23. Senegal observed that if Guinea-Bissau were to challenge the decision of the Arbitration Tribunal on the merits, it would be raising a question excluded from the Court's jurisdiction by the terms of Senegal's declaration. According to Senegal, the dispute concerning the maritime delimitation was the subject of the Arbitration Agreement of 12 March 1985 and consequently fell into the category of disputes "in regard to which the parties have agreed to have recourse to some other method of settlement". Furthermore, in the view of Senegal, that dispute arose before 2 December 1985, the date on which Senegal's acceptance of the compulsory jurisdiction of the Court became effective, and is thus excluded from the category of disputes "arising after" that declaration.

24. However, the Parties were agreed that there was a distinction between the substantive dispute relating to maritime delimitation, and the dispute relating to the Award rendered by the Arbitration Tribunal, and that only the latter dispute, which arose after the Senegalese declaration, is the subject of the present proceedings before the Court. Guinea-Bissau also took the position, which Senegal accepted, that these proceedings were not intended by way of appeal from the Award or as an application for revision of it. Thus, both Parties recognize that no aspect of the substantive delimitation dispute is involved. On this basis, Senegal did not dispute that the Court had jurisdiction to entertain the Application under Article 36, paragraph 2, of the Statute. In the circumstances of the case the Court regards its jurisdiction as established.

[p. 80 Decl. Mbaye] I fail to see why the International Court of Justice should automatically constitute itself as a cour de cassation for all States having made declarations under Article 36, paragraph 2, of its Statute, with respect to all arbitral awards in cases to which those States are parties, even if the Court were each time to take care not to act as a court of appeal or as one revising the award. That the need to decide a "question of international law" has been raised is surely not sufficient justification for such an inroad into another means of settlement of disputes between States. To deny this would be to embark on an adventure which would have disastrous consequences not confined to arbitral decisions. The Court has fortunately refused to take this path.
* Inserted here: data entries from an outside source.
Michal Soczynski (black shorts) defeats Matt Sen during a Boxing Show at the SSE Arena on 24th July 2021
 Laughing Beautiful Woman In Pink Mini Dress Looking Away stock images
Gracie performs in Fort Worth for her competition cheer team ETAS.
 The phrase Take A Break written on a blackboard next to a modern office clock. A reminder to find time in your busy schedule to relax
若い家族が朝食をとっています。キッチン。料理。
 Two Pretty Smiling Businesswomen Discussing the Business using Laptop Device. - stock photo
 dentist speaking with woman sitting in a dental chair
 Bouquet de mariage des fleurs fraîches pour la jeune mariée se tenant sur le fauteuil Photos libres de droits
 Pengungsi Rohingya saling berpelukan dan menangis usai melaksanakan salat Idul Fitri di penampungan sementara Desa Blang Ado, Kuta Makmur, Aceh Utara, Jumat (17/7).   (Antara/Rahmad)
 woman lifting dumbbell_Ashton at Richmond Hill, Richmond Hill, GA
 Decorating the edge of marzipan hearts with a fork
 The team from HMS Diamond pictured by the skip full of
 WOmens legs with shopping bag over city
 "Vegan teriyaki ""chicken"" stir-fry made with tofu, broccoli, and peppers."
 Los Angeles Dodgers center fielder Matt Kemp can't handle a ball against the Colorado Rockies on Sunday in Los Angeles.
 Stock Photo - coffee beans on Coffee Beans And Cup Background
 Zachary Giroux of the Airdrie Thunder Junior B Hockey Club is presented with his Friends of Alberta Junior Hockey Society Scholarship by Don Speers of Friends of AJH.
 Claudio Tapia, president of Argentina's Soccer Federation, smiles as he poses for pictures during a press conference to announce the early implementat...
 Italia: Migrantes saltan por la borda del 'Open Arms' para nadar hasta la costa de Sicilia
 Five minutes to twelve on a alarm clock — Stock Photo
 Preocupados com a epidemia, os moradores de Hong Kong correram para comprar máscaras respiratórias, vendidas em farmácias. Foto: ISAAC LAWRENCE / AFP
[p. 88 S.O. Oda] Guinea-Bissau found it appropriate to put to the Court a question as to whether the 1989 Award (which in any event did not settle the dispute) was existent or not, valid or null and void. But whatever judgment might have been given by the Court in the present case (in fact the submissions of Guinea-Bissau are rejected in the present Judgment) - in other words, even if the Court had declared the Arbitral Award nonexistent or null and void -, the positions of Guinea-Bissau and Senegal, or their interests and rights relating to the boundary of the exclusive economic zones, could not have been affected.

[p. 92 S.O. Lachs] In this regard, the Court's exercise of its competence to deal with the specific submissions did not, in my view, prevent it from proceeding to closer analysis, without in any way encroaching upon the substance of the issues which it had been for the Arbitration Tribunal alone to decide. A complaint of nullity does not in itself debar the court dealing with it from lifting the veil on matters of competence and substance, provided they are germane to the issue of validity, since the handling of such matters, as distinct from procedural issues of a purely formal nature, may in fact lie at the heart of the complaint. The Court was not precluded from making comments in keeping with its position as a guardian of the standards of judicial decision-making, and thus performing a signal service to the sister institution of arbitration.